● Data extract
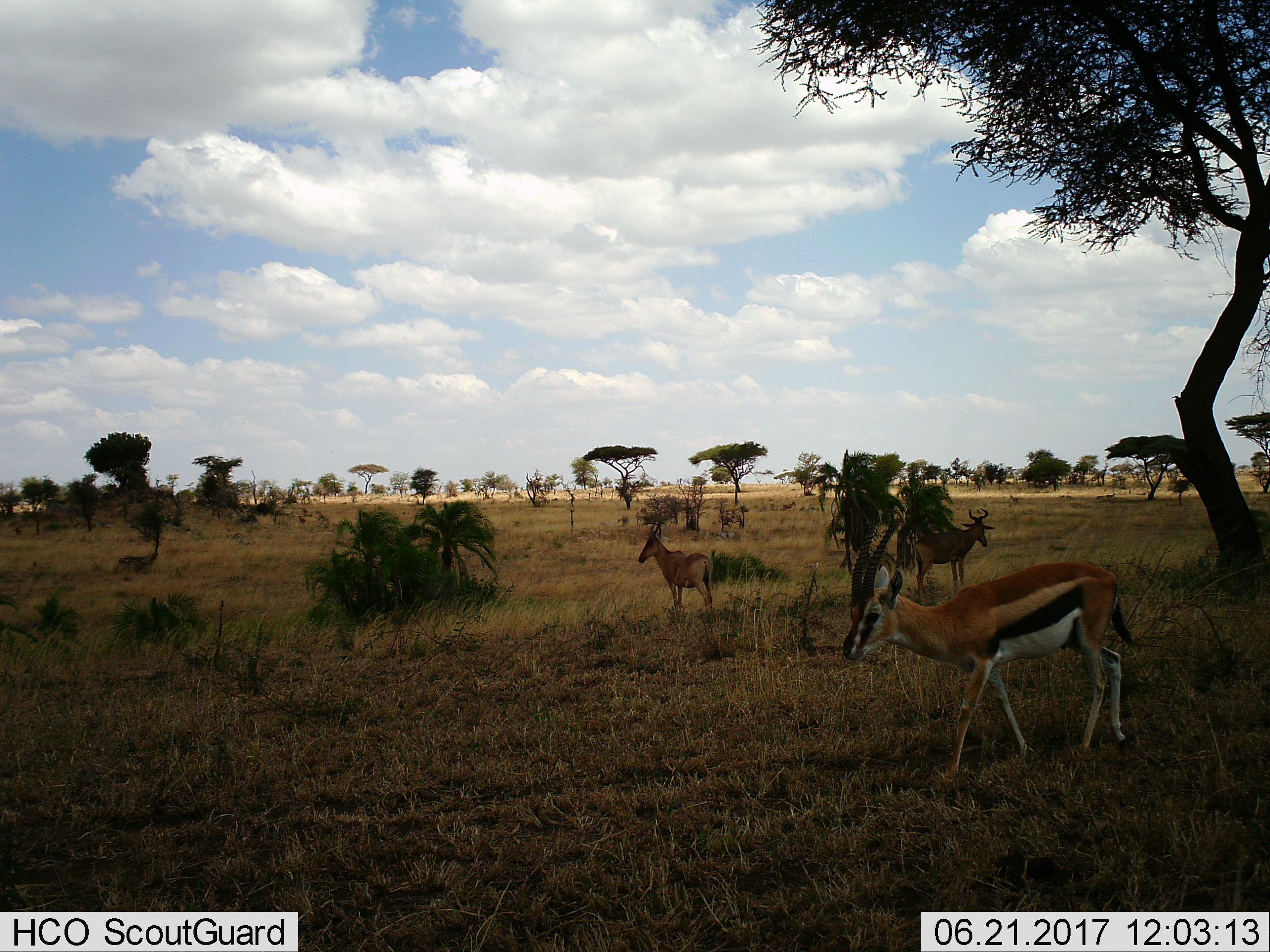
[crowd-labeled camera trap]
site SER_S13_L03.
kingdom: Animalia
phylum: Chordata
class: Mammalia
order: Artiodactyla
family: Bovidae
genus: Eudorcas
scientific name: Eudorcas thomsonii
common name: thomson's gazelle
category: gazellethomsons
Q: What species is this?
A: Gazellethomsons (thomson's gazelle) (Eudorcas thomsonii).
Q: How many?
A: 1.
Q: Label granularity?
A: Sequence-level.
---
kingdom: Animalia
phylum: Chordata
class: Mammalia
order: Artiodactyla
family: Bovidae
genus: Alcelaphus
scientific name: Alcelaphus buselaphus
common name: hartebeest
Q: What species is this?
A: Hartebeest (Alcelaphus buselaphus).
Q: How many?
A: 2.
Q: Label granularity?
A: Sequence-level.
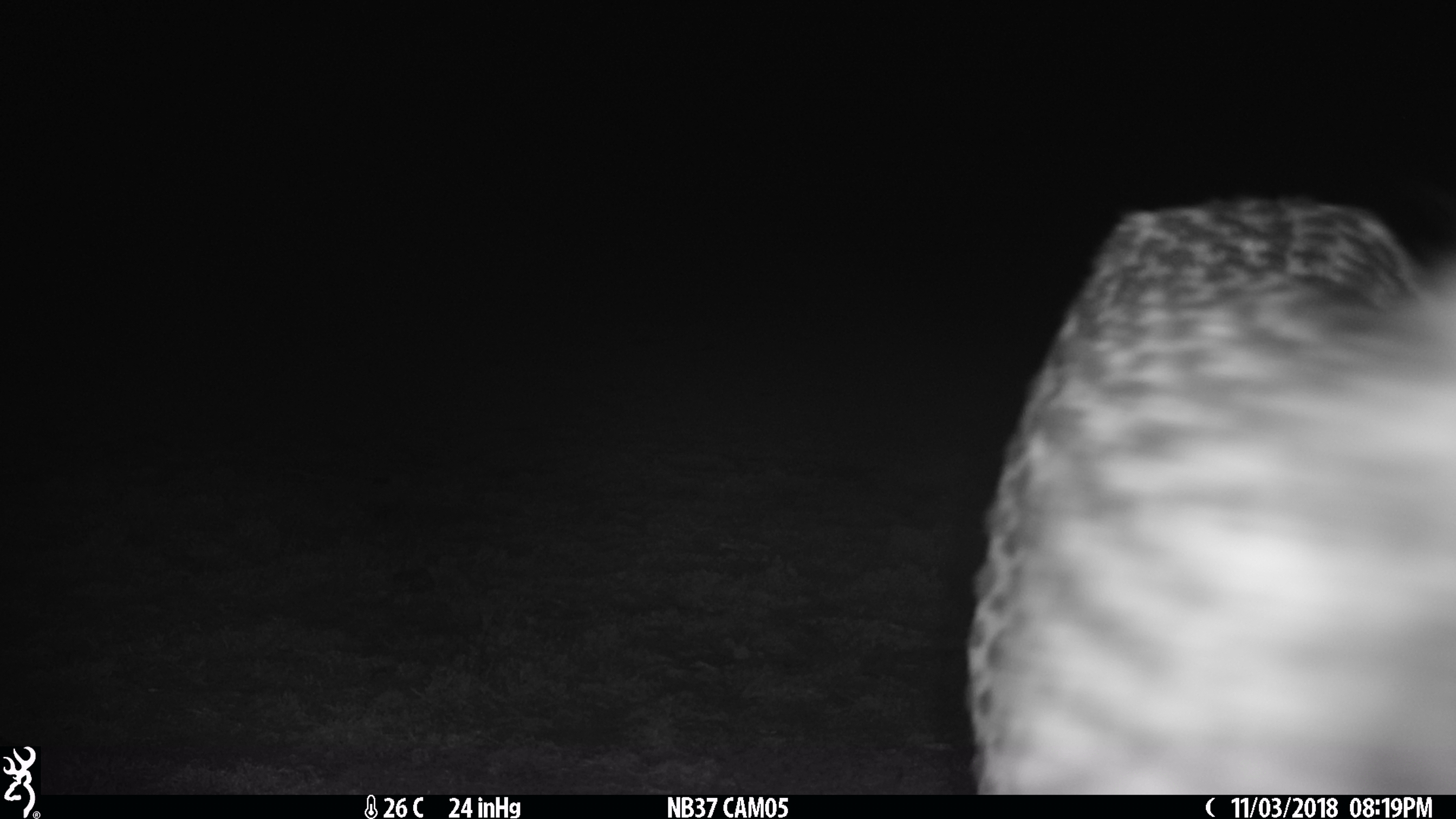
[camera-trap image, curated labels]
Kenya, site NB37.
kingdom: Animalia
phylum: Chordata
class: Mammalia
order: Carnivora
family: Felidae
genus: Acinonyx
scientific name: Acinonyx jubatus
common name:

● Problem
From the listing above, copy out each line where the word "common" appears.

● Expected answer
common name: thomson's gazelle
common name: hartebeest
common name:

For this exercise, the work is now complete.